# Inhalt des Datensatzes
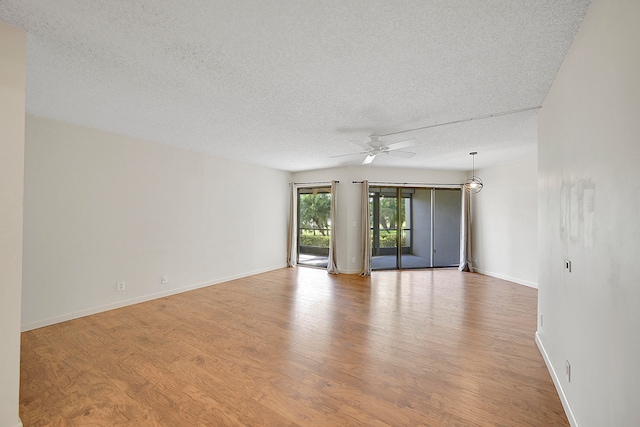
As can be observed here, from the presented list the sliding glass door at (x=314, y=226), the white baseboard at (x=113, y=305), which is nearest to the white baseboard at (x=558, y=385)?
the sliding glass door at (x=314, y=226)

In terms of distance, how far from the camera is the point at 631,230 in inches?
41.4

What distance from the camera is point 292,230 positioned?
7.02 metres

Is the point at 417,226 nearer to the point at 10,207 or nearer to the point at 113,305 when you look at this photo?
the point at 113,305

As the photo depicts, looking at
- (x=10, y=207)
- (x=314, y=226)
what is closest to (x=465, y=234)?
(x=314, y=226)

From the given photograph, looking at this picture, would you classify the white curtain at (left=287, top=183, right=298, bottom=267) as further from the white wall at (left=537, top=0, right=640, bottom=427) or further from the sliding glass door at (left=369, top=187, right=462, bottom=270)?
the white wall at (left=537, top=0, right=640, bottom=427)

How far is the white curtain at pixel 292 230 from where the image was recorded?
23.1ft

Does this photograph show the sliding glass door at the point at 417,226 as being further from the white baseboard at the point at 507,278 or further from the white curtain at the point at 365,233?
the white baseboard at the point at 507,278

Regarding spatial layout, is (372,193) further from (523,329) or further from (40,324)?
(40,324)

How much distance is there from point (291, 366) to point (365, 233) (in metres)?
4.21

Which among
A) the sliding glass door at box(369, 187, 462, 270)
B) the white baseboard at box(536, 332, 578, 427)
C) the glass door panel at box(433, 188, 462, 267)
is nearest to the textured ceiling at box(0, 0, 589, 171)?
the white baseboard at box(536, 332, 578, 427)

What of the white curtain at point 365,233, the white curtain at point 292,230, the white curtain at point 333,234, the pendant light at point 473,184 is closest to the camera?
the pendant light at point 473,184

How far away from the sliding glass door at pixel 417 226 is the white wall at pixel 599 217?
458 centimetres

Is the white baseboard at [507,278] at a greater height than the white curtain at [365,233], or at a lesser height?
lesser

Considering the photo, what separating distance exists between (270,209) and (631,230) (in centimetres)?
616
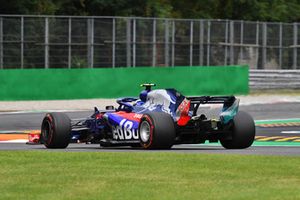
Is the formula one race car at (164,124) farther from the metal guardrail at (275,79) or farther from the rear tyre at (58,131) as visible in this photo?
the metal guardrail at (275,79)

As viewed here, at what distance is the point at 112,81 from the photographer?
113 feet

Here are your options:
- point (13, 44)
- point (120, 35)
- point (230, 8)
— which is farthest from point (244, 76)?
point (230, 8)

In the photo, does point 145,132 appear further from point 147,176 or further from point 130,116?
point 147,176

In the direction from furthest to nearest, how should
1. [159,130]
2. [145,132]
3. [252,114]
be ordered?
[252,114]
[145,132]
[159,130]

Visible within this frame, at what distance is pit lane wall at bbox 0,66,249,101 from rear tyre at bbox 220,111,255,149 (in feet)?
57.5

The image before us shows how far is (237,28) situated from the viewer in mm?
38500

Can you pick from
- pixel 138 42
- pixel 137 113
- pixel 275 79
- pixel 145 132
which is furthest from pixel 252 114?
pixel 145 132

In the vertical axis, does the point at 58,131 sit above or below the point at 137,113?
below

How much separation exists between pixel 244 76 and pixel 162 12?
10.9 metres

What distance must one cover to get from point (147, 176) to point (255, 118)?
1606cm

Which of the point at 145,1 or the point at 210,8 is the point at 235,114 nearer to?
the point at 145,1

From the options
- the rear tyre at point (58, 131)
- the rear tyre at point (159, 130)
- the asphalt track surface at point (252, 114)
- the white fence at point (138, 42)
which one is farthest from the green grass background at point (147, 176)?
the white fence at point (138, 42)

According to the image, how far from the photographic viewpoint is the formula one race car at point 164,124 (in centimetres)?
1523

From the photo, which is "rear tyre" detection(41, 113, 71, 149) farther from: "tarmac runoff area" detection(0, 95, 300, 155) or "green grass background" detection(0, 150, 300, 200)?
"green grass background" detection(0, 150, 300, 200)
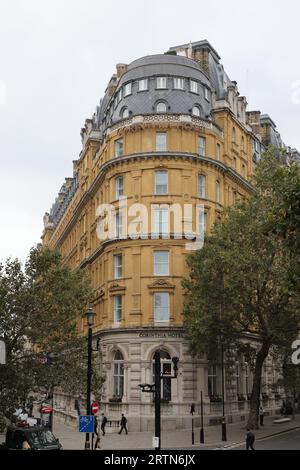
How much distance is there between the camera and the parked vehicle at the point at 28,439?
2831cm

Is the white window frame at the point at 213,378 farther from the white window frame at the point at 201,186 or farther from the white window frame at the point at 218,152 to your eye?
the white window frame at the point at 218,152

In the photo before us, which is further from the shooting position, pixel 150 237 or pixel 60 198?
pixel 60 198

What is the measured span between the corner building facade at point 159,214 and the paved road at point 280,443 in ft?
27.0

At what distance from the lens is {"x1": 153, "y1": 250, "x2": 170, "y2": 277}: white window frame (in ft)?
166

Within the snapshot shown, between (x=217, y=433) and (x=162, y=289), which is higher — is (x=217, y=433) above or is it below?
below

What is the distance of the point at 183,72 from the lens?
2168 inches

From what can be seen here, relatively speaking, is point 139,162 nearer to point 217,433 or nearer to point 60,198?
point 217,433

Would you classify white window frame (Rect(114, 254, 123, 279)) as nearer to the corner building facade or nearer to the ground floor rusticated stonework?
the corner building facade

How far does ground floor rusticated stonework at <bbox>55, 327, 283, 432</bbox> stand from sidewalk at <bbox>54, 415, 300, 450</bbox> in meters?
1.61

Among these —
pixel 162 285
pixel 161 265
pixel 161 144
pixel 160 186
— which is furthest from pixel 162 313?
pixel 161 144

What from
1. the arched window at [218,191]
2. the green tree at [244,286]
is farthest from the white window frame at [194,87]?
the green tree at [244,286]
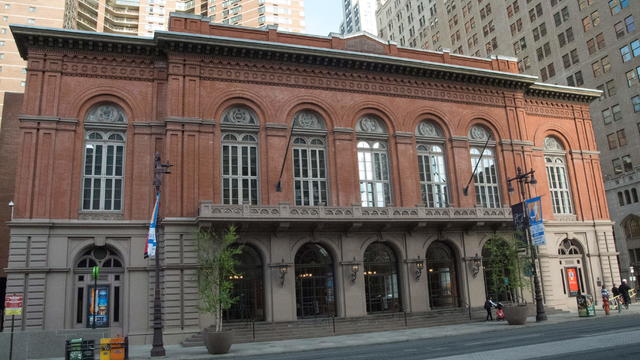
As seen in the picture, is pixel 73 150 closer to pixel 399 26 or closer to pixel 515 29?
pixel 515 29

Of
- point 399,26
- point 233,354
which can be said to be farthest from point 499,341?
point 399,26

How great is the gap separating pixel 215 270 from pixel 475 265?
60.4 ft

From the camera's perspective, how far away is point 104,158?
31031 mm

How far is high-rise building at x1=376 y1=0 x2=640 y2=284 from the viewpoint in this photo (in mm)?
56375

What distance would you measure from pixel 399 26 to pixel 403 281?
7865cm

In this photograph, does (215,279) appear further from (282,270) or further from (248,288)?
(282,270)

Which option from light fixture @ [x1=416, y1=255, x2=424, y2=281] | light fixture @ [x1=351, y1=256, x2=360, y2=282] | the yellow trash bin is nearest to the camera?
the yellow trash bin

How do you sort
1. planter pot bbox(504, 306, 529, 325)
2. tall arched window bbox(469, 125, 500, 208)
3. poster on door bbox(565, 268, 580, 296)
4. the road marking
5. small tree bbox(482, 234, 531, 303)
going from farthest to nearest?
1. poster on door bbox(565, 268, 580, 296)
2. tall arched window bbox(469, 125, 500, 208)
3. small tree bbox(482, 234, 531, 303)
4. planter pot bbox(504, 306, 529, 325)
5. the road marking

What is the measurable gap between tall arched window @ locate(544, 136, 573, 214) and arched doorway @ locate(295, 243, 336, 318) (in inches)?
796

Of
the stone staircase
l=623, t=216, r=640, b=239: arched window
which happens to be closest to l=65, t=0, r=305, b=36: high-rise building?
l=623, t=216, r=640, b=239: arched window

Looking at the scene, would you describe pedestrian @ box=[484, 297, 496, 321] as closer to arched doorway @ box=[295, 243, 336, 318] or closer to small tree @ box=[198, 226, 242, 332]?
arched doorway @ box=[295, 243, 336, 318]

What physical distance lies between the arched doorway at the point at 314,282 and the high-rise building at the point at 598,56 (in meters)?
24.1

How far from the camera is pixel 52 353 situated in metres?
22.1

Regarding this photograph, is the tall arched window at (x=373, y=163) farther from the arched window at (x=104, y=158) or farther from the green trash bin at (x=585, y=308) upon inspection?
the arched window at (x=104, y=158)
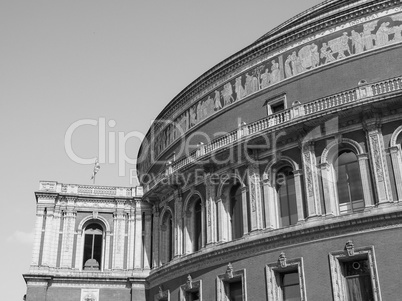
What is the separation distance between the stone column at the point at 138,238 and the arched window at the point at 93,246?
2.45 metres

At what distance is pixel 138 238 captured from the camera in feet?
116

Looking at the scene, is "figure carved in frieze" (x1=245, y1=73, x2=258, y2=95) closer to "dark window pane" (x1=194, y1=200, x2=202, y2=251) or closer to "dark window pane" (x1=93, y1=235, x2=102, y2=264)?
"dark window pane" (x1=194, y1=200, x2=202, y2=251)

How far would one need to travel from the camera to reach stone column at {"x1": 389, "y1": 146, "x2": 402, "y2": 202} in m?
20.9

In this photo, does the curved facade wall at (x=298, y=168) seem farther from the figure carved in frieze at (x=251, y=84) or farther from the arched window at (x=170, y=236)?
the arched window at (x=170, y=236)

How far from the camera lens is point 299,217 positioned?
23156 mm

...

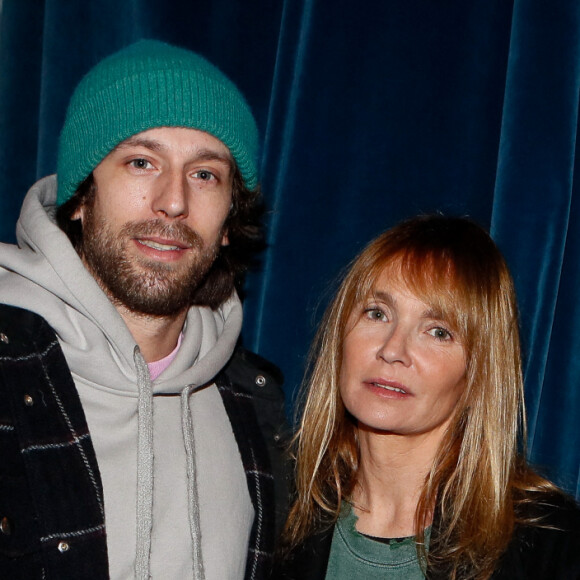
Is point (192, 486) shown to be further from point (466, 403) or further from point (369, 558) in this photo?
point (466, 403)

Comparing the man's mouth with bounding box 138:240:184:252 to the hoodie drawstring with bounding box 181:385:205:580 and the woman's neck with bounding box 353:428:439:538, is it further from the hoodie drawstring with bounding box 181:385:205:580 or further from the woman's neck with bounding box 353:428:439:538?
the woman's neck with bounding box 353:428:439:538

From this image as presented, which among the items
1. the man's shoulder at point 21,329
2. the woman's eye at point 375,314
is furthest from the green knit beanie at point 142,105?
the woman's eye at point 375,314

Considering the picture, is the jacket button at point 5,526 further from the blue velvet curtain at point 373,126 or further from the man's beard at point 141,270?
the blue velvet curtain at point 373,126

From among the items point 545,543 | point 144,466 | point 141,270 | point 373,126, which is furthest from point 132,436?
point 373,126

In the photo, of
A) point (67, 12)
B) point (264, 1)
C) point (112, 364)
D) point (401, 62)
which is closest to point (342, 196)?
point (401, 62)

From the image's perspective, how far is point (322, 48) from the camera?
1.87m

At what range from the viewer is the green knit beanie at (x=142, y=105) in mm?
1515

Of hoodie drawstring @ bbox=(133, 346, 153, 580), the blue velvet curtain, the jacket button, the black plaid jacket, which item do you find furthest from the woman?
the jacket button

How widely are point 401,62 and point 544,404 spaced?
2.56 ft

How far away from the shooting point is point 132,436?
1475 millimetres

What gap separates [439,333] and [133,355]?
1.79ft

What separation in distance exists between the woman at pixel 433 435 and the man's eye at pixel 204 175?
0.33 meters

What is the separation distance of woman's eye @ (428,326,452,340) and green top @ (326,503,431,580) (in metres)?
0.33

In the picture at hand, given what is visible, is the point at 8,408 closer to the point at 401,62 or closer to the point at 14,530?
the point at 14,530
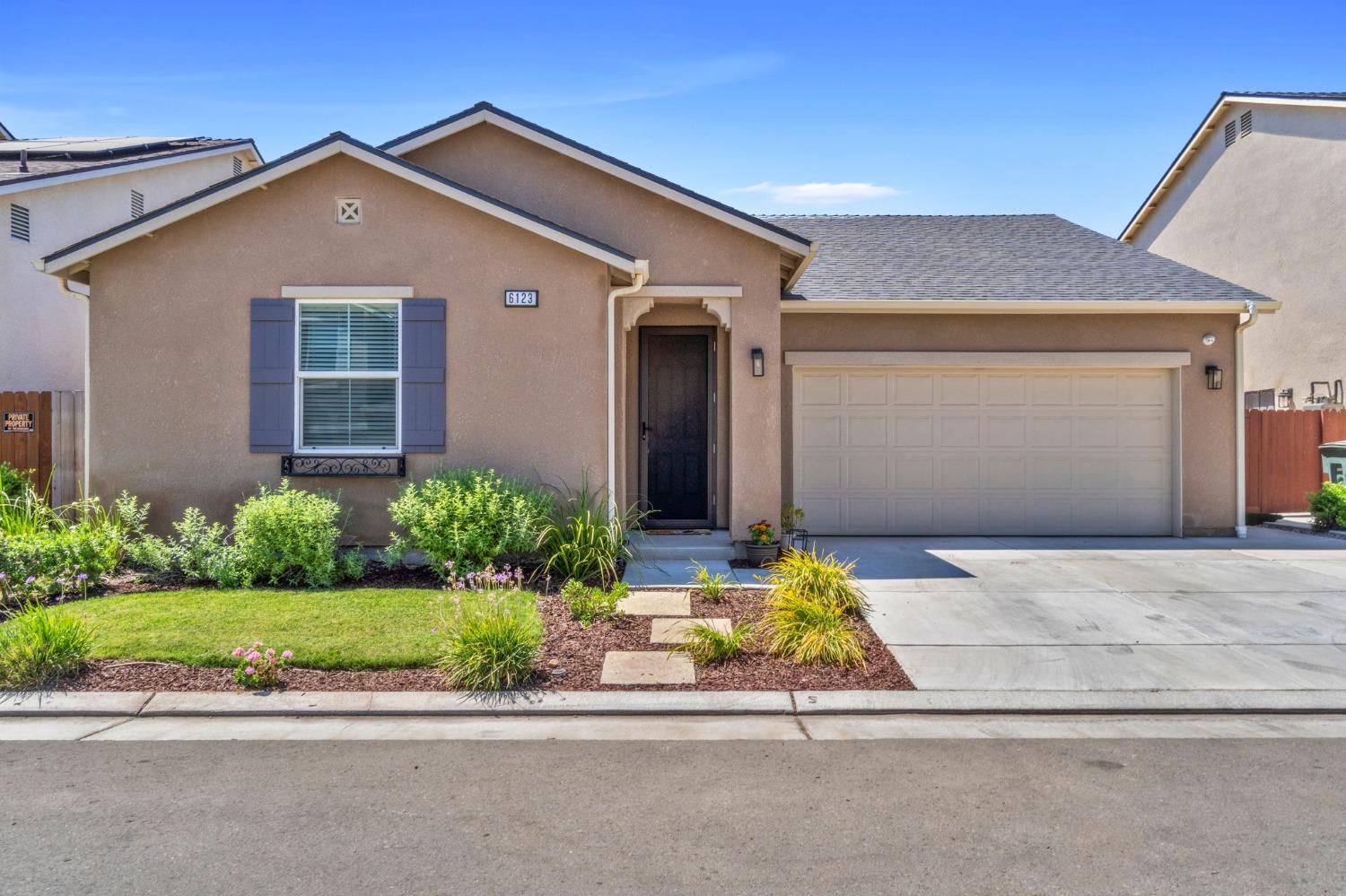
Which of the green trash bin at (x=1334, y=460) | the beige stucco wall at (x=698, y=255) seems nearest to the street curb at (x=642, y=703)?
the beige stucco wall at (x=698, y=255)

# Ziel
Ermitteln Sie in den Einträgen oben jede Zeile, die die Zeichenfolge „sliding“ enthält, und schreiben Sie diese Zeilen vollständig ab. Dabei ist die Groß- und Kleinschreibung zu beachten.

# Übungsergebnis
As can be observed here, from the presented list the sliding glass door at (x=314, y=226), the white baseboard at (x=113, y=305), which is nearest to the white baseboard at (x=558, y=385)?
the sliding glass door at (x=314, y=226)
From the given photograph, looking at this picture, would you classify the white curtain at (left=287, top=183, right=298, bottom=267) as further from the white wall at (left=537, top=0, right=640, bottom=427) or further from the sliding glass door at (left=369, top=187, right=462, bottom=270)?
Does this photograph show the sliding glass door at the point at 417,226 as being further from the white baseboard at the point at 507,278 or further from the white curtain at the point at 365,233?
A) the sliding glass door at box(369, 187, 462, 270)
How far away from the sliding glass door at pixel 417 226 is the white wall at pixel 599 217?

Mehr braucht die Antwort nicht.